3. ODT+DDPG (reviewer 1gFB). We find that ODT+DDPG does not work. We speculate that this is due to a less stable Q-value landscape during training.
4. Better evaluation using rliable library (reviewer NWdD). We re-evaluate all our main results using the rliable library, and find that our method still generally outperforms other baselines, especially in adroit environments.
5. TD3 with forgetting mitigation issues implemented via KL regularizer and jump-start RL where the guide policy is the pretrained policy (reviewer NWdD). Jump-start RL with the pretrained policy does not work well, probably because it does not directly prevent out-of-distribution policy updates. KL regularizer effectively mitigates forgetting for both TD3 and TD3+ODT, but it also hinders policy improvement of the TD3+ODT policy pretrained on low-RTG offline data.
6. TD3+BC+transformer and TD3+RvS (reviewer NWdD). We find that TD3+BC+transformer works well in the adroit environment, albeit still worse than our proposed method. TD3+RvS does not work: it only slightly outperforms TD3+BC. We speculate that this is because an MLP is not expressive enough to model the policy change over different RTGs.
Finally, we list the papers referred to in our responses:
References
[1] A. Li et al. MAHALO: Unifying Offline Reinforcement Learning and Imitation Learning from Observations. In ICML, 2023.

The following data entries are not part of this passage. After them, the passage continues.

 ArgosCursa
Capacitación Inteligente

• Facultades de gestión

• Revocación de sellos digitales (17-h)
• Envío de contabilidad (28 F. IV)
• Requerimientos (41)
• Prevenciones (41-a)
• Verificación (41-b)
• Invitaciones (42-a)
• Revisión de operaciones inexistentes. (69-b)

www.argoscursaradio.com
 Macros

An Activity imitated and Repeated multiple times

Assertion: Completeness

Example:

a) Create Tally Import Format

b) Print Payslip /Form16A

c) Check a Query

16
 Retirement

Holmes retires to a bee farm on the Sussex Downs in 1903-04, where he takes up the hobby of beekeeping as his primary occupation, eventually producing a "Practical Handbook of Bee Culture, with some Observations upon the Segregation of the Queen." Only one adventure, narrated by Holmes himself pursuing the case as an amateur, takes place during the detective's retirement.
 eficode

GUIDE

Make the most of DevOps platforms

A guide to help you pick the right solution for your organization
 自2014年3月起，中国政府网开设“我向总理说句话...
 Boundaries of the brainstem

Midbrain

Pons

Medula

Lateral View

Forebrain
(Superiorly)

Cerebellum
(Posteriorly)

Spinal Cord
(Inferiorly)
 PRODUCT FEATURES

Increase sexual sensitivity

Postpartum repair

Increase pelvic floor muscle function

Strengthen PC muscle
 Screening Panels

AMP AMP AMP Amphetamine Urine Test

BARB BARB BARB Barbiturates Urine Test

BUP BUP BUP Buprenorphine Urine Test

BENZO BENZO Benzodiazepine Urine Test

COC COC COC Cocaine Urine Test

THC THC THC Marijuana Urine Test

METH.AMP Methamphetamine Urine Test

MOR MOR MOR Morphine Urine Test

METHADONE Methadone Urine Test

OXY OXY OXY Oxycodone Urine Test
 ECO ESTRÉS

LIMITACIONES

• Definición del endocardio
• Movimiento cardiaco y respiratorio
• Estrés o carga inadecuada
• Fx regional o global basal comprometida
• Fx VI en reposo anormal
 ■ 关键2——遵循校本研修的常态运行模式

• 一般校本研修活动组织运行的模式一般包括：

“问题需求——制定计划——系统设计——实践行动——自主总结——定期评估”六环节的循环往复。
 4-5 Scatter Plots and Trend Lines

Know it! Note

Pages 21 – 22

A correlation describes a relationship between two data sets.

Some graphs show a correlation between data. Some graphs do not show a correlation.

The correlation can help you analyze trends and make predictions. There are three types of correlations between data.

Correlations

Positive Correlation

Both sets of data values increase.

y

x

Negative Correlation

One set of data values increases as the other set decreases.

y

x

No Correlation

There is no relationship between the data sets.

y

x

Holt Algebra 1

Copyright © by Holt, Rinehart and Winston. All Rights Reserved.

[2] I. Uchendu et al. Jump-Start Reinforcement Learning. In ICML, 2023.
[3] S. Emmons et al. RVS: What is Essential for Offline RL via Supervised Learning? In ICLR, 2022.
[4] E. Parisotto et al. Stabilizing Transformers for Reinforcement Learning. In ICML, 2020.
This paper has been unanimously recommended for acceptance. It tackles an interesting problem—the offline-to-online problem in reinforcement learning—applied to the decision transformer and provides some theoretical and empirical results. In one way or another, the rebuttal addressed most of the authors' concerns, and I'm recommending the acceptance of this paper.